No son aún las nueve de la mañana y ya te permiten entrar. Las luces no están encendidas pero la limpieza acaba de comenzar: de hecho, te toca mover uno de los muebles improvisado de caja rápida de recaudación que, no sin esfuerzo, colocas en el patio.
Apenas si van a ser las tres de la tarde y te han mandado a almorzar el taper que tercamente llevaste a expensas del negativo comentario de tu padre. Nada más hablar de cosas tristes e inevitables, el depósito se te resbala y cae al suelo. “Ta mare”, susurras, “me quedé sin almuerzo”. Sin embargo, tus solidarios amigos te convidan parte de sus platos y logras completar el bocado de arroz y torrejas que se fue al piso.

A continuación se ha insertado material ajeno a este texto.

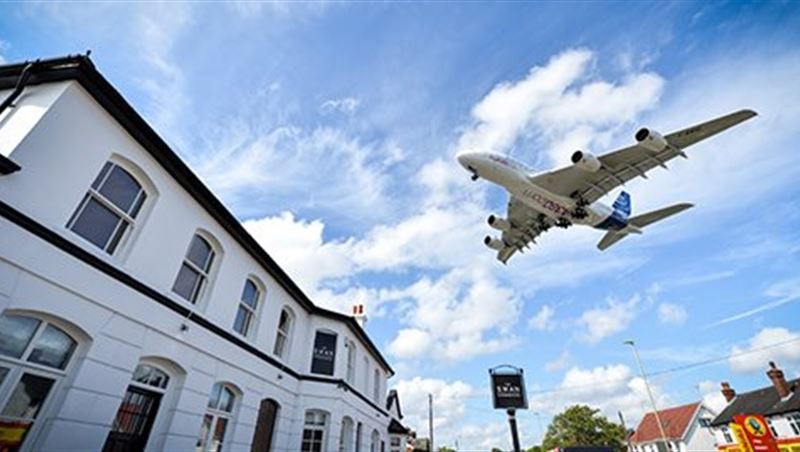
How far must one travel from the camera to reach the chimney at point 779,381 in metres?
26.7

Comienza la noche y las ventas en despacho están muy disminuidas. Luis se encuentra en el cuarto aparte, intentando terminar rápidamente el pedido de un cliente bajo las especificaciones propuestas por éste. Te ofreces a ayudarlo ya que te sientes aburrido en el almacén con tan poco por sacar. Le prometes que se irá a las nueve: dicho y hecho, tu apoyo fue clave para que finalice su tarea antes de lo esperado.
Luis sale raudo pero todos los demás se mantienen en la tienda, incluso Mayta, tan reacio a quedarse después de las ocho. Hugo te llama a ti y a otros tres: les presenta las cartas de renuncia que sólo tienen que firmar. Caes en la cuenta que lo intuiste desde el inicio del día; a pesar de eso, no fue tan fácil asimilarlo por segunda vez. Lo supiste desde que bajaron las ventas, y decidiste pensar que cada día que pasaba era de pura sobrevivencia. Ya no más, “la empresa no tiene más dinero para que continues con nosotros”.
A paso seguido vienen los abrazos sinceros y los apagados hasta luego. Traspones la puerta de fierro que tantas veces vio despedirse a otros y que hoy duda en dejarte ir. Finalmente cede, convencida -tal vez- que te verá volver.